The fatigue experienced by patients undergoing cancer treatments has long been recognized by health care providers, although its causes and ways to manage it are still largely unknown.
A Wayne State University researcher believes the condition affects some patients much more than others and is trying to determine the nature of that difference.
Horng-Shiuann Wu, Ph.D., assistant professor of nursing in the College of Nursing, has made an effort to chronicle the parameters of what she calls sudden exhaustion syndrome. Her study, "Definition, Prevalence and Characteristics of Sudden Exhaustion: A Possible Syndrome of Fatigue in Cancer," recently published in the journal Supportive Care in Cancer, is an effort to differentiate between types of cancer-related fatigue (CRF), a condition that affects upwards of 90 percent of patients who undergo major treatments and 30 to 67 percent of cancer survivors.
"CRF is something that goes far beyond just being tired," Wu said. "It's more draining, more intense, lasts longer than typical fatigue and is often unexpected."
As a graduate student, Wu became interested in a subset of patients who reported fatigue as a "hit-the-wall" moment that came on suddenly, left them barely able to move and often forced them to lie down immediately until the episode passed.
CRF has been well documented, but while many clinicians and researchers have heard anecdotally from patients about suddenly "hitting the wall," such reports have not been addressed directly by studies.
Wu's team studied 114 breast cancer chemotherapy patients aged 31 to 67 from a Midwestern clinic and an urban teaching hospital. Participants were screened for sudden fatigue and completed a questionnaire on the day of their chemotherapy treatment. Descriptive statistics were used to examine the prevalence and clinical characteristics of sudden fatigue episodes, including an intensity rating system from one to 10, the latter level being the highest.
Just under half (46 percent) of participants experienced sudden fatigue. Of those, 81 percent reported more than one episode per day, with 77 percent of episodes taking place during activities between 10 a.m. and 5 p.m.

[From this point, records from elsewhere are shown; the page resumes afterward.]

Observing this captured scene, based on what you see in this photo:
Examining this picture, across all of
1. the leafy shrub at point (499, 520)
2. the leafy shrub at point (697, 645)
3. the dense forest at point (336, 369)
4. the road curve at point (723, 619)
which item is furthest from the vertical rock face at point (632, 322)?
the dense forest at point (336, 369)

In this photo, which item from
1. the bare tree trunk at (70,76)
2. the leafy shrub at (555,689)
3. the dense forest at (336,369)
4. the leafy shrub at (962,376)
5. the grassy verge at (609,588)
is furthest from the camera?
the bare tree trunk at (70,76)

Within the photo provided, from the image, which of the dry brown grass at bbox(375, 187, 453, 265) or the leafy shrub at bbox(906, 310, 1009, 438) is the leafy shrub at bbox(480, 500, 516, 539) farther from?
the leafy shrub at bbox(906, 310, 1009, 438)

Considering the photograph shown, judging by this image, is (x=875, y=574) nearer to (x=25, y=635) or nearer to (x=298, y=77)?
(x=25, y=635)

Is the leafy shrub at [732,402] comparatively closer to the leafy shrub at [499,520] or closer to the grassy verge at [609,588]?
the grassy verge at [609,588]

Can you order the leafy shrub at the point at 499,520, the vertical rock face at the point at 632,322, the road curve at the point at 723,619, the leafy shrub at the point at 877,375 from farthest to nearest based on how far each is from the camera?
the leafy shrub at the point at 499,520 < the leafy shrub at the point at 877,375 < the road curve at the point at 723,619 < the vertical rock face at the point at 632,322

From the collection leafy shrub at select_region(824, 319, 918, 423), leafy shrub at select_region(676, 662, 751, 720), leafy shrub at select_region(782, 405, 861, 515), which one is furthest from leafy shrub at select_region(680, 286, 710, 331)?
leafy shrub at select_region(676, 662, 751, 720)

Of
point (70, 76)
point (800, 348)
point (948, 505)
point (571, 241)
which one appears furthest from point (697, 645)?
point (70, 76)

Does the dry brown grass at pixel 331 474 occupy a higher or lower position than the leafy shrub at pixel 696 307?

Ninety percent of patients described the intensity as severe.
Most episodes lasted an hour or less, but some lasted up to eight hours. Some patients had to sleep; others did not. Many reported concurrent symptoms including weakness, dizziness, pain, sweating, nausea and shortness of breath.
"We learned that this is something that's really happening and most patients' lives are affected by it," Wu said.
Because the sudden onset of such episodes distinguishes them from what's normally thought of as CRF, she believes "sudden exhaustion syndrome" is a better description.
"Patients can suddenly become so exhausted they cannot move at all," Wu said. One participant experienced an onset while being surveyed, causing her eyelids to droop and rendering her unable to form words.
She said the study shows that patients undergoing treatment endure a lot, and she is interested in looking at which syndrome characteristics particular patients experience, along with degrees of intensity and concurrence.
Wu also would like to know why some patients feel compelled to sleep and others do not, and what symptom changes signal to each person that an episode is ending. She is especially curious about patients who seem to experience little or no CRF.
The condition may even continue for many cancer survivors even after they've finished treatment. Wu believes, however, that in the absence of empirical evidence of that continuation, further research is needed.
For now, Wu said oncology professionals need to recognize the syndrome and educate patients to enhance a sense of control and prevent harm.
"Cancer is not going away anytime soon," she said. "Most people experience their illness through the symptoms, not the illness per se. But we can manage a symptom, even if we can't cure the illness yet."